READING TEXT
******************************

Plastic Card Protection
Debit cards and credit cards are immensely practical and convenient, making our daily lives easier. Unfortunately, there are fraudsters and thieves who try to manipulate this convenience to their advantage. Here are some easy, proactive steps you can take to keep your financial information secure.
Do a regular review — You can catch unauthorized transactions early by checking your account details regularly—at least once a week.
Put alerts to work — You the option to have "account alerts" delivered to your cell phone or e-mail. This keeps you up-to-date and on top of any suspicious activity.
Get your credit report — It's your credit, so make sure no one else is using it. Check to ensure there aren't activities listed that you didn't initiate.
Card and PIN Safety
- Report lost or stolen cards immediately.
- Sign your card on the signature panel as soon as you receive it.
- Protect your cards as if they were cash.
- Don't leave your credit cards in the glove compartment of your car. An alarmingly high proportion of all credit card thefts occur in glove compartments.
- Never write down your PIN—memorize it. Also, never use your PIN as a password.
- Ensure that you get your card back after every purchase.
- Always check sales vouchers for the correct purchase amount before you sign them, and keep copies of your vouchers and ATM receipts.
- Always check your billing statement and verify the amounts of your purchases.
- Make a comprehensive list of all your cards and their numbers and store it in a safe place.
- Don't volunteer any personal information when you use your credit card, other than by displaying personal ID as requested by a merchant.
- Don't lend your card to anyone. You are responsible for its use. Some credit card misuse can be traced directly to family and friends.
- Never disclose your PIN to anyone. No one from a financial institution, the police, or a merchant should ask for your PIN.
Using your Debit card at the ATM is a convenient and safe way to get cash. Just be sure to keep in mind the following safety tips:
- Watch your surroundings — If the machine is poorly lit, or in a hidden area, use another ATM.
- Guard your PIN — Keep a lookout for suspicious activity. Always guard your PIN and transaction amount, and immediately cancel your transaction and leave if you see something suspicious.
- Keep your card ready — Avoid counting cash, or rummaging through personal items, while standing at the ATM.

******************************

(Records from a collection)
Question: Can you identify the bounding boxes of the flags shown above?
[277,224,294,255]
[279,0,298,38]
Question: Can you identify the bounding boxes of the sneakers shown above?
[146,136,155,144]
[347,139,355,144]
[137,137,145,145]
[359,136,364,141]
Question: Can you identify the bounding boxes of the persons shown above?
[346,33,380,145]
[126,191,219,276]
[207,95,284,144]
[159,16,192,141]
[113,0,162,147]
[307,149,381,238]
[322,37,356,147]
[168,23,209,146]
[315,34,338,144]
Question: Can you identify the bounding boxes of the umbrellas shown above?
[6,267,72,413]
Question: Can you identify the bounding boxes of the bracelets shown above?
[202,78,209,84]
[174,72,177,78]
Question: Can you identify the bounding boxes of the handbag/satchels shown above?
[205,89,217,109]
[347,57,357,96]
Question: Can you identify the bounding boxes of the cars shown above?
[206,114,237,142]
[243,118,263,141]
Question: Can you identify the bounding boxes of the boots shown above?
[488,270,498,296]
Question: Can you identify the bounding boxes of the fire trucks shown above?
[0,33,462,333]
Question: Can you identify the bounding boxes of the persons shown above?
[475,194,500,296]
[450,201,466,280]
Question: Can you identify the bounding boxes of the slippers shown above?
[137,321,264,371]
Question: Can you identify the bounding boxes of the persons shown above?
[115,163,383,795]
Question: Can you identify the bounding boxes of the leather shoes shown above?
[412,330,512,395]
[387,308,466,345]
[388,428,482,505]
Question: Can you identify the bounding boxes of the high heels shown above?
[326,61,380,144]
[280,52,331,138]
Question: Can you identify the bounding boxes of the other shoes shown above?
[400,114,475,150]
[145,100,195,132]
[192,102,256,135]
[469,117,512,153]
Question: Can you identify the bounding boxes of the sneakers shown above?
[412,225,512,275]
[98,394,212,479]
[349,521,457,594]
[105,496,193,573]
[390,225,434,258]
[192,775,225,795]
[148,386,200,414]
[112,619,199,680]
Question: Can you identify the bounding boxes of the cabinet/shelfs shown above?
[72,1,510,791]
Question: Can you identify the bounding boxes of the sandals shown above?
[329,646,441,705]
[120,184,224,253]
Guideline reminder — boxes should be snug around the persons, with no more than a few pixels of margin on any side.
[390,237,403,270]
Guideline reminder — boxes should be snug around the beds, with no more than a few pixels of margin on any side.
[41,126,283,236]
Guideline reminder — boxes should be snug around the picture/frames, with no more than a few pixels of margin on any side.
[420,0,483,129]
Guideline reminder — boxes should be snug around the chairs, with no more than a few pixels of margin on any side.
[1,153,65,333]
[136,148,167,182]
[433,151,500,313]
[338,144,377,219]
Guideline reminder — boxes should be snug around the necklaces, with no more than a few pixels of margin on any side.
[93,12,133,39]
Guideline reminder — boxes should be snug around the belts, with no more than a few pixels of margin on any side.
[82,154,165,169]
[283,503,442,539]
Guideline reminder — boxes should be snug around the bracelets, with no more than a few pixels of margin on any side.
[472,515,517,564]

******************************

TASK STATEMENT
According to the card protection guide, how often should you check your account details at a minimum? You won't need the entries.

TASK SOLUTION
At least once a week.